BRIEF:
Rewrite all of the entries below as a numbered list, skipping blank lines and omitting the pictures.
════
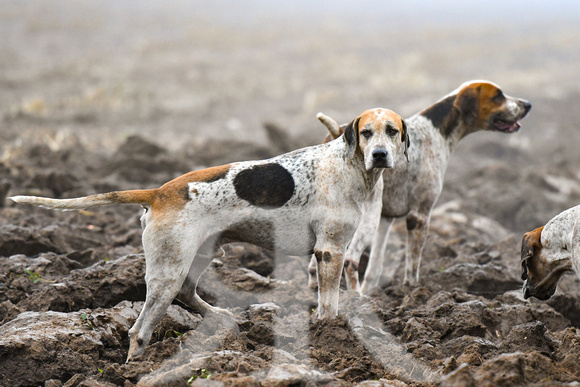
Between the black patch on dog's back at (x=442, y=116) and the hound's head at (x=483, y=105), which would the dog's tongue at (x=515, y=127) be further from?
the black patch on dog's back at (x=442, y=116)

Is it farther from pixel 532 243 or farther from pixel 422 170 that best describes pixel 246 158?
pixel 532 243

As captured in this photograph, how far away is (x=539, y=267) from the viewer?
19.7ft

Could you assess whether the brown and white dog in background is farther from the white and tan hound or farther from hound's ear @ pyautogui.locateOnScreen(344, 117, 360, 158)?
the white and tan hound

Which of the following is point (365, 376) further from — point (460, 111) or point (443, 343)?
point (460, 111)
════
CORRECT RESULT:
1. Between the black patch on dog's back at (x=442, y=116) and the hound's head at (x=483, y=105), which would the dog's tongue at (x=515, y=127) be further from?
2. the black patch on dog's back at (x=442, y=116)
3. Is it farther from pixel 532 243 or farther from pixel 422 170 that best describes pixel 246 158?
4. pixel 532 243
5. As captured in this photograph, how far away is (x=539, y=267) from the viewer?
6. 19.7ft
7. Could you assess whether the brown and white dog in background is farther from the white and tan hound or farther from hound's ear @ pyautogui.locateOnScreen(344, 117, 360, 158)?
8. the white and tan hound
9. Which of the following is point (365, 376) further from — point (460, 111) or point (443, 343)?
10. point (460, 111)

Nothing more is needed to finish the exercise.